## Stated goal
Each record is to be transcribed exactly.

## Available records
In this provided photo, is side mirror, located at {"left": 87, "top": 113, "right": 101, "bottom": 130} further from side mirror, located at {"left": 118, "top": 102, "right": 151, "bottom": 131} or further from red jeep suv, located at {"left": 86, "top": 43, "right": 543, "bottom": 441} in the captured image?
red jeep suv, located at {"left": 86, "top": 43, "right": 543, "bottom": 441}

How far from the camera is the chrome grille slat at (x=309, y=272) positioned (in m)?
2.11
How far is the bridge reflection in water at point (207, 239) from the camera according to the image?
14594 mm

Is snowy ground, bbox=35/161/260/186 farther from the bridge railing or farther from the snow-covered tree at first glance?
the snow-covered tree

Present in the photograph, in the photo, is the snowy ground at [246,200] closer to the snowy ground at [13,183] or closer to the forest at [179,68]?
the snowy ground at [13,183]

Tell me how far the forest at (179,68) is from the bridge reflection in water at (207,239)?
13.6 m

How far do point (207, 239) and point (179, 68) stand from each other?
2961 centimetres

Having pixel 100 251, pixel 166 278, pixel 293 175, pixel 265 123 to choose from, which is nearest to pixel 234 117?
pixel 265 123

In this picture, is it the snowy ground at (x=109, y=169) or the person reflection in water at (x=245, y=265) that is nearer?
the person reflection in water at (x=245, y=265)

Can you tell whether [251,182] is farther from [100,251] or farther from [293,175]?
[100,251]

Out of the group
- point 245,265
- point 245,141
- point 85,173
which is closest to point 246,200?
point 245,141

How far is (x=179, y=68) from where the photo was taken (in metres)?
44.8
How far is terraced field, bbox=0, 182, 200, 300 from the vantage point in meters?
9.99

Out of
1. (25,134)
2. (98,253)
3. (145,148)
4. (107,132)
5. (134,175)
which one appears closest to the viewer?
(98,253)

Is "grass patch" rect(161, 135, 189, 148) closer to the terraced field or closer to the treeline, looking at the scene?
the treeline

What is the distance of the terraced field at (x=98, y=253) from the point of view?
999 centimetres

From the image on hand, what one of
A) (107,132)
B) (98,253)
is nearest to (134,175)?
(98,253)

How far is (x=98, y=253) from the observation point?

## Task result
In this provided photo, is side mirror, located at {"left": 87, "top": 113, "right": 101, "bottom": 130} further from side mirror, located at {"left": 118, "top": 102, "right": 151, "bottom": 131} or further from red jeep suv, located at {"left": 86, "top": 43, "right": 543, "bottom": 441} in the captured image?
red jeep suv, located at {"left": 86, "top": 43, "right": 543, "bottom": 441}

How far from the camera is the chrome grille slat at (x=309, y=272) positioned (in m)?
2.11
How far is the bridge reflection in water at point (207, 239) from the camera according to the image?
14594 mm

Is snowy ground, bbox=35/161/260/186 farther from the bridge railing or farther from the snow-covered tree at first glance?
the snow-covered tree

Present in the photograph, in the photo, is the snowy ground at [246,200] closer to the snowy ground at [13,183] or closer to the forest at [179,68]?
the snowy ground at [13,183]

Tell me how far the forest at (179,68) is from the bridge reflection in water at (207,239)?
13.6 m

How far do point (207, 239) and point (179, 68) stand from each other?
2961 centimetres

Having pixel 100 251, pixel 166 278, pixel 293 175, pixel 265 123 to choose from, which is nearest to pixel 234 117?
pixel 265 123

In this picture, is it the snowy ground at (x=109, y=169) or the person reflection in water at (x=245, y=265) that is nearer?
the person reflection in water at (x=245, y=265)

Can you tell whether [251,182] is farther from [100,251] or farther from [293,175]?
[100,251]

Out of the group
- point 245,265
- point 245,141
- point 85,173
which is closest to point 246,200?
point 245,141

How far is (x=179, y=68) from where the photo was taken (in metres)?
44.8
How far is terraced field, bbox=0, 182, 200, 300 from the vantage point in meters?
9.99

Out of
1. (25,134)
2. (98,253)
3. (145,148)
4. (107,132)
5. (134,175)
which one appears closest to the viewer?
(98,253)

Is "grass patch" rect(161, 135, 189, 148) closer to the terraced field or closer to the treeline, looking at the scene?
the treeline

What is the distance of the terraced field at (x=98, y=253) from the point of view?
999 centimetres

From the image on hand, what one of
A) (107,132)
B) (98,253)
is nearest to (134,175)?
(98,253)

How far is (x=98, y=253) from the observation point?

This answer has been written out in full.